## WHAT THIS TASK INVOLVES:
A word-for-word transcription of the data below is required.

◆ ◆ ◆

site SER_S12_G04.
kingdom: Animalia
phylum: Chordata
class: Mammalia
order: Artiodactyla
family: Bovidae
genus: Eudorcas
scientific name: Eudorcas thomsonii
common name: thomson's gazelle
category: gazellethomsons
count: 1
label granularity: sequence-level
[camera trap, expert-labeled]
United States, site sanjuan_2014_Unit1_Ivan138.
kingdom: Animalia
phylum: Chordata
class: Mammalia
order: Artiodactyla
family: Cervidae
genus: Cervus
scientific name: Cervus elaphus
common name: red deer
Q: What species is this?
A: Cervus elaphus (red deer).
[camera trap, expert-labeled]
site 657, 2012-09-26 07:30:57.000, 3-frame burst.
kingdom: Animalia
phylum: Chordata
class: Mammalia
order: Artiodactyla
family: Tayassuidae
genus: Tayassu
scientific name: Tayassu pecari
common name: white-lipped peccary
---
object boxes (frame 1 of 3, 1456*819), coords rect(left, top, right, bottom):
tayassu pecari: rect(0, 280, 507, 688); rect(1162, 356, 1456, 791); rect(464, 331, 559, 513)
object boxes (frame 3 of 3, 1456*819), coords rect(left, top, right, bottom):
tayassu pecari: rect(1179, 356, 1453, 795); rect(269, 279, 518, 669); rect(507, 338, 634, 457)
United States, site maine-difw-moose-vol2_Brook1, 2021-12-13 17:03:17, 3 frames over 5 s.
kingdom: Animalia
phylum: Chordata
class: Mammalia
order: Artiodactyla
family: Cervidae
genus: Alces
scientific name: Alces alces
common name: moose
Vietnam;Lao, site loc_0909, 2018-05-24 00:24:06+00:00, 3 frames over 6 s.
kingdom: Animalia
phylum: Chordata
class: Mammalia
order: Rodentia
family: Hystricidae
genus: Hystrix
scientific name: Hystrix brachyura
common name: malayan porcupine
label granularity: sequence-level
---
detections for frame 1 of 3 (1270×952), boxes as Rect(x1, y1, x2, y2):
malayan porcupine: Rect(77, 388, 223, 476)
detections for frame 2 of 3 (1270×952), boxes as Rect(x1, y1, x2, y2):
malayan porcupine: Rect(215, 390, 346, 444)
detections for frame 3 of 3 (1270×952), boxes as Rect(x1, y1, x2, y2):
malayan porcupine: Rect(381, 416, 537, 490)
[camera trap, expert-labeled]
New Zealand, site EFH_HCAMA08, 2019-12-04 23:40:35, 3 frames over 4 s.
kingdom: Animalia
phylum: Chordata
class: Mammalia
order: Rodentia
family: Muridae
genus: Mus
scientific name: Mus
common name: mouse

◆ ◆ ◆

## SOLUTION TO THIS EXERCISE:
site SER_S12_G04.
kingdom: Animalia
phylum: Chordata
class: Mammalia
order: Artiodactyla
family: Bovidae
genus: Eudorcas
scientific name: Eudorcas thomsonii
common name: thomson's gazelle
category: gazellethomsons
count: 1
label granularity: sequence-level
[camera trap, expert-labeled]
United States, site sanjuan_2014_Unit1_Ivan138.
kingdom: Animalia
phylum: Chordata
class: Mammalia
order: Artiodactyla
family: Cervidae
genus: Cervus
scientific name: Cervus elaphus
common name: red deer
Q: What species is this?
A: Cervus elaphus (red deer).
[camera trap, expert-labeled]
site 657, 2012-09-26 07:30:57.000, 3-frame burst.
kingdom: Animalia
phylum: Chordata
class: Mammalia
order: Artiodactyla
family: Tayassuidae
genus: Tayassu
scientific name: Tayassu pecari
common name: white-lipped peccary
---
object boxes (frame 1 of 3, 1456*819), coords rect(left, top, right, bottom):
tayassu pecari: rect(0, 280, 507, 688); rect(1162, 356, 1456, 791); rect(464, 331, 559, 513)
object boxes (frame 3 of 3, 1456*819), coords rect(left, top, right, bottom):
tayassu pecari: rect(1179, 356, 1453, 795); rect(269, 279, 518, 669); rect(507, 338, 634, 457)
United States, site maine-difw-moose-vol2_Brook1, 2021-12-13 17:03:17, 3 frames over 5 s.
kingdom: Animalia
phylum: Chordata
class: Mammalia
order: Artiodactyla
family: Cervidae
genus: Alces
scientific name: Alces alces
common name: moose
Vietnam;Lao, site loc_0909, 2018-05-24 00:24:06+00:00, 3 frames over 6 s.
kingdom: Animalia
phylum: Chordata
class: Mammalia
order: Rodentia
family: Hystricidae
genus: Hystrix
scientific name: Hystrix brachyura
common name: malayan porcupine
label granularity: sequence-level
---
detections for frame 1 of 3 (1270×952), boxes as Rect(x1, y1, x2, y2):
malayan porcupine: Rect(77, 388, 223, 476)
detections for frame 2 of 3 (1270×952), boxes as Rect(x1, y1, x2, y2):
malayan porcupine: Rect(215, 390, 346, 444)
detections for frame 3 of 3 (1270×952), boxes as Rect(x1, y1, x2, y2):
malayan porcupine: Rect(381, 416, 537, 490)
[camera trap, expert-labeled]
New Zealand, site EFH_HCAMA08, 2019-12-04 23:40:35, 3 frames over 4 s.
kingdom: Animalia
phylum: Chordata
class: Mammalia
order: Rodentia
family: Muridae
genus: Mus
scientific name: Mus
common name: mouse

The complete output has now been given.